::: SUPPLIED DATA :::

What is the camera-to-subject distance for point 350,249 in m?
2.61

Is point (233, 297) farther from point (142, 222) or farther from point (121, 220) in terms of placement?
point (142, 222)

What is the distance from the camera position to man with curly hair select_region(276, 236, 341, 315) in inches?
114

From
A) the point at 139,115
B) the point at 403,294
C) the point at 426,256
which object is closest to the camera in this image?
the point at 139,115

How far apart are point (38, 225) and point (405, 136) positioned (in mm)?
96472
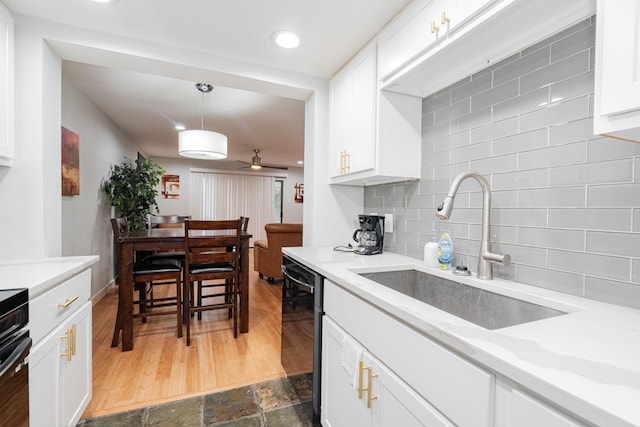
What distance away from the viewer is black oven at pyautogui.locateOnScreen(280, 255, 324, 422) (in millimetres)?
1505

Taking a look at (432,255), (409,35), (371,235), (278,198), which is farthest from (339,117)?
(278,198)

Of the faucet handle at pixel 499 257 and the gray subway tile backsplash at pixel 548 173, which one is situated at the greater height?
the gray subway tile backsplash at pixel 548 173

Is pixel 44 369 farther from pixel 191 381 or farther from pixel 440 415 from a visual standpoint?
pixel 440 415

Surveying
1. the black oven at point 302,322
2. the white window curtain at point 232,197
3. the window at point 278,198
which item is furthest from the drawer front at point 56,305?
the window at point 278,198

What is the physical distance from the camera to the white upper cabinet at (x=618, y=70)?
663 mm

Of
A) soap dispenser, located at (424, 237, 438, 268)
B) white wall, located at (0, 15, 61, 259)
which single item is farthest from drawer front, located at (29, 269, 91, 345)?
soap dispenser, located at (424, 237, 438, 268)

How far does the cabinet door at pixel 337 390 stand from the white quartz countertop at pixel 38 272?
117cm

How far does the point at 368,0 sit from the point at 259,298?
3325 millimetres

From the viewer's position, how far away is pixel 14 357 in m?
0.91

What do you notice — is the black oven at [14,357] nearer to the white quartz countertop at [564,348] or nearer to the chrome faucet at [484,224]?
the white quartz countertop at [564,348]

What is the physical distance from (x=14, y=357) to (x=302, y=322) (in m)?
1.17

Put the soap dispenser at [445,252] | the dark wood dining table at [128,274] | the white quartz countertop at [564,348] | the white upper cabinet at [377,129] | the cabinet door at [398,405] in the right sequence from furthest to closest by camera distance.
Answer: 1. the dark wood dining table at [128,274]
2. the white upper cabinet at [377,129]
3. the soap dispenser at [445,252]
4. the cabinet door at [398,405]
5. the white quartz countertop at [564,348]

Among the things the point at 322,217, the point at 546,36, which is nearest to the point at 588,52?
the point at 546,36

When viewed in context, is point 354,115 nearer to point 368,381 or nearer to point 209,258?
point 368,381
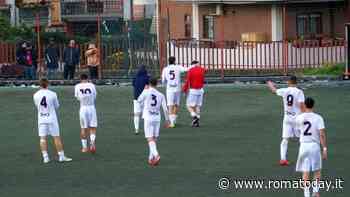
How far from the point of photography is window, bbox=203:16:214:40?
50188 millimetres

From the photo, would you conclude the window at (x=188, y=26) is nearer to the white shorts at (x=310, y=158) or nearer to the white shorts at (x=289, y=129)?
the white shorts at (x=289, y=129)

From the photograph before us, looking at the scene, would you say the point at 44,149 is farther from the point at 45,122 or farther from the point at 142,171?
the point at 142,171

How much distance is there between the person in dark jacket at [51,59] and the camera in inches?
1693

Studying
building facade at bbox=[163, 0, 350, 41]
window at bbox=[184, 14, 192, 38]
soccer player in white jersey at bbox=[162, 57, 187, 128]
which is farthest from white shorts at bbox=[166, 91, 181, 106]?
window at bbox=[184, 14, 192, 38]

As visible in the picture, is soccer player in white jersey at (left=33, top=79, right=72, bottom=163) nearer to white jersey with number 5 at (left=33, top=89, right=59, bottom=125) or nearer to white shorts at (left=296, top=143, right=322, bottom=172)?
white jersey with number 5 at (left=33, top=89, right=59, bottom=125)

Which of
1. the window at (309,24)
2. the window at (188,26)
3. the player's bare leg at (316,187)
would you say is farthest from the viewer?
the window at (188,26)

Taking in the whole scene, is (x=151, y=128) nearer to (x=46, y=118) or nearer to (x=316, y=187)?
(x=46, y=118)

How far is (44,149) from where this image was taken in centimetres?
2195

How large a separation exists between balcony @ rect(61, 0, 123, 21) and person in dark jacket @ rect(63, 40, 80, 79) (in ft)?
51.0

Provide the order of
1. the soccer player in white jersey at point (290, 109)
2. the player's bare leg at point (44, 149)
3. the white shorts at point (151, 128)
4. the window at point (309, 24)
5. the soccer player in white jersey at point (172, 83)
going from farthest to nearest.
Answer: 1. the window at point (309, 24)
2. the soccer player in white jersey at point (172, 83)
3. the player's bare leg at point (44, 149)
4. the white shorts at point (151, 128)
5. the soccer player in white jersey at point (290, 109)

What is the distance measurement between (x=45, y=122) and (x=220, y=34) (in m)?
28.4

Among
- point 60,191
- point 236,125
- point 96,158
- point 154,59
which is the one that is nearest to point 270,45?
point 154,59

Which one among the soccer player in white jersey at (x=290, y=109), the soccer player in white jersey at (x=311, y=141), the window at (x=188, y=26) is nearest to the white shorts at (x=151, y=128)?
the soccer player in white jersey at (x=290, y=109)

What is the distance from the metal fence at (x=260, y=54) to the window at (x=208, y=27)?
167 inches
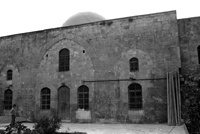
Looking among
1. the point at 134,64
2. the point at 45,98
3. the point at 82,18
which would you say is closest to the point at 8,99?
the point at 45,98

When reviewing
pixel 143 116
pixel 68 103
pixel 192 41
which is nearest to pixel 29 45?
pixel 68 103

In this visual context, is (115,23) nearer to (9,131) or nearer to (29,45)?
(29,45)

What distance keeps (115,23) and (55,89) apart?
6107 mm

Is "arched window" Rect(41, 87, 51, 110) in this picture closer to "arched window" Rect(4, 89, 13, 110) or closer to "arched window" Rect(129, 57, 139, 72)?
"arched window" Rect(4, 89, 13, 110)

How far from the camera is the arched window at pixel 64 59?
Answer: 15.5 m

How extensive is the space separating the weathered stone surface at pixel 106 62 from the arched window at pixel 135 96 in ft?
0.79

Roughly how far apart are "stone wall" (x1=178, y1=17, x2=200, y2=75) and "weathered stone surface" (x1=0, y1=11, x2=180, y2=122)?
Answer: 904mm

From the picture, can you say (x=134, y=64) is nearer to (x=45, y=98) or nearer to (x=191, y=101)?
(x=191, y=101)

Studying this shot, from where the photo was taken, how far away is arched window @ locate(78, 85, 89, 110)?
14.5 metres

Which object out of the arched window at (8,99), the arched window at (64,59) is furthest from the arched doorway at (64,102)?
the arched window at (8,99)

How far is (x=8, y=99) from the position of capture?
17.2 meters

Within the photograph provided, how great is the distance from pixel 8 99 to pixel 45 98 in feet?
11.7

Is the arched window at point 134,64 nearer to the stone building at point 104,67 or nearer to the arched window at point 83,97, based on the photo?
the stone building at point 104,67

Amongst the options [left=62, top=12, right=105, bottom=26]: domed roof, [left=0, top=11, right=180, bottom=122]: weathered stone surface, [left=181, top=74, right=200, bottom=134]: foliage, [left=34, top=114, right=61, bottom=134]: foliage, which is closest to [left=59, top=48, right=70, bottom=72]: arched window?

:::

# PROBLEM DETAILS:
Rewrite all the items above with every "black oven" changed to "stove" and nothing else altered. Leave the pictures out of your answer.

# WORKED SOLUTION:
What is the camera-to-subject distance for point 350,249 in m?
2.61

Is point (233, 297) farther from point (142, 222) or farther from point (121, 220) in terms of placement?
point (142, 222)

What is the distance from the camera position to man with curly hair select_region(276, 236, 341, 315) in inches?
114

From
A) the point at 139,115
B) the point at 403,294
C) the point at 426,256
which object is closest to the camera in this image?
the point at 139,115

How far apart are point (38, 225) and point (405, 136) positioned (in mm)?
96472
What distance away from the viewer is stove at pyautogui.locateOnScreen(280, 255, 324, 422) (in millimetres)?
1505

Taking a look at (432,255), (409,35), (371,235), (278,198), which is farthest from (339,117)?
(278,198)

Of the faucet handle at pixel 499 257 and the gray subway tile backsplash at pixel 548 173, which one is situated at the greater height?
the gray subway tile backsplash at pixel 548 173

Is pixel 44 369 farther from pixel 191 381 or farther from pixel 440 415 from a visual standpoint?
pixel 440 415

Surveying
1. the stove at point 302,322
2. the white window curtain at point 232,197
3. the window at point 278,198
which item is furthest from the drawer front at point 56,305?
the window at point 278,198

What is the physical distance from the camera to the white upper cabinet at (x=618, y=70)?
663 mm

Of
A) soap dispenser, located at (424, 237, 438, 268)
B) white wall, located at (0, 15, 61, 259)
which single item is farthest from drawer front, located at (29, 269, 91, 345)?
soap dispenser, located at (424, 237, 438, 268)

How far does the cabinet door at pixel 337 390 stand from the white quartz countertop at pixel 38 272?
117cm

How far does the point at 368,0 sit from the point at 259,298?
3325 millimetres

From the viewer's position, how far away is pixel 14 357 in m?
0.91

What do you notice — is the stove at [14,357] nearer to the white quartz countertop at [564,348] or nearer to the chrome faucet at [484,224]?
the white quartz countertop at [564,348]

What is the physical distance from (x=14, y=357) to (x=302, y=322) (in m)?
1.17

Put the soap dispenser at [445,252] | the dark wood dining table at [128,274] | the white quartz countertop at [564,348] | the white upper cabinet at [377,129] | the cabinet door at [398,405] in the right sequence from furthest to closest by camera distance.
Answer: 1. the dark wood dining table at [128,274]
2. the white upper cabinet at [377,129]
3. the soap dispenser at [445,252]
4. the cabinet door at [398,405]
5. the white quartz countertop at [564,348]

Among the things the point at 322,217, the point at 546,36, which is nearest to the point at 588,52?
the point at 546,36

When viewed in context, is point 354,115 nearer to point 368,381 or nearer to point 209,258?
point 368,381
How far from the point of photography is window, bbox=203:16:214:40?
50188 millimetres

From the photo, would you conclude the window at (x=188, y=26) is nearer to the white shorts at (x=310, y=158) or nearer to the white shorts at (x=289, y=129)?
the white shorts at (x=289, y=129)

From the photograph before us, looking at the scene, would you say the point at 44,149 is farther from the point at 45,122 or farther from the point at 142,171?
the point at 142,171

How much distance is there between the person in dark jacket at [51,59] and the camera in inches?
1693

Studying
building facade at bbox=[163, 0, 350, 41]
window at bbox=[184, 14, 192, 38]
soccer player in white jersey at bbox=[162, 57, 187, 128]
which is farthest from white shorts at bbox=[166, 91, 181, 106]?
window at bbox=[184, 14, 192, 38]

As visible in the picture, is soccer player in white jersey at (left=33, top=79, right=72, bottom=163) nearer to white jersey with number 5 at (left=33, top=89, right=59, bottom=125) or nearer to white shorts at (left=296, top=143, right=322, bottom=172)?
white jersey with number 5 at (left=33, top=89, right=59, bottom=125)

Which of
1. the window at (309,24)
2. the window at (188,26)
3. the player's bare leg at (316,187)
would you say is farthest from the viewer?
the window at (188,26)

Taking in the whole scene, is (x=151, y=128) nearer to (x=46, y=118) or nearer to (x=316, y=187)?
(x=46, y=118)

How far is (44,149) from where this image was taken in centimetres?
2195

How large a separation exists between balcony @ rect(61, 0, 123, 21) and person in dark jacket @ rect(63, 40, 80, 79) (in ft)?
51.0

Provide the order of
1. the soccer player in white jersey at point (290, 109)
2. the player's bare leg at point (44, 149)
3. the white shorts at point (151, 128)
4. the window at point (309, 24)
5. the soccer player in white jersey at point (172, 83)
going from farthest to nearest.
Answer: 1. the window at point (309, 24)
2. the soccer player in white jersey at point (172, 83)
3. the player's bare leg at point (44, 149)
4. the white shorts at point (151, 128)
5. the soccer player in white jersey at point (290, 109)

What is the distance measurement between (x=45, y=122) and (x=220, y=34) (in m)?
28.4

Among
- point 60,191
- point 236,125
- point 96,158
- point 154,59
which is the one that is nearest to point 270,45?
point 154,59

Which one among the soccer player in white jersey at (x=290, y=109), the soccer player in white jersey at (x=311, y=141), the window at (x=188, y=26) is nearest to the white shorts at (x=151, y=128)?
the soccer player in white jersey at (x=290, y=109)

What is the distance from the metal fence at (x=260, y=54) to the window at (x=208, y=27)?
167 inches
Looking among
1. the point at 134,64
2. the point at 45,98
3. the point at 82,18
which would you say is closest to the point at 8,99?
the point at 45,98

When reviewing
pixel 143 116
pixel 68 103
pixel 192 41
which is nearest to pixel 29 45?
pixel 68 103

In this visual context, is (115,23) nearer to (9,131) or nearer to (29,45)?
(29,45)

What distance keeps (115,23) and (55,89) apart?
6107 mm

Is "arched window" Rect(41, 87, 51, 110) in this picture closer to "arched window" Rect(4, 89, 13, 110) or closer to "arched window" Rect(129, 57, 139, 72)?
"arched window" Rect(4, 89, 13, 110)

How far from the camera is the arched window at pixel 64 59?
Answer: 15.5 m

How extensive is the space separating the weathered stone surface at pixel 106 62 from the arched window at pixel 135 96 in ft?
0.79

Roughly how far apart are "stone wall" (x1=178, y1=17, x2=200, y2=75) and "weathered stone surface" (x1=0, y1=11, x2=180, y2=122)?
Answer: 904mm

From the picture, can you say (x=134, y=64) is nearer to (x=45, y=98) or nearer to (x=191, y=101)?
(x=191, y=101)

Studying this shot, from where the photo was taken, how far away is arched window @ locate(78, 85, 89, 110)?
14.5 metres

Which object out of the arched window at (8,99), the arched window at (64,59) is furthest from the arched doorway at (64,102)?
the arched window at (8,99)

How far is (x=8, y=99) from the position of capture?
17.2 meters

Within the photograph provided, how great is the distance from pixel 8 99 to pixel 45 98 in feet?
11.7

Is the arched window at point 134,64 nearer to the stone building at point 104,67 or nearer to the arched window at point 83,97, based on the photo?
the stone building at point 104,67

Amongst the options [left=62, top=12, right=105, bottom=26]: domed roof, [left=0, top=11, right=180, bottom=122]: weathered stone surface, [left=181, top=74, right=200, bottom=134]: foliage, [left=34, top=114, right=61, bottom=134]: foliage, which is closest to [left=59, top=48, right=70, bottom=72]: arched window?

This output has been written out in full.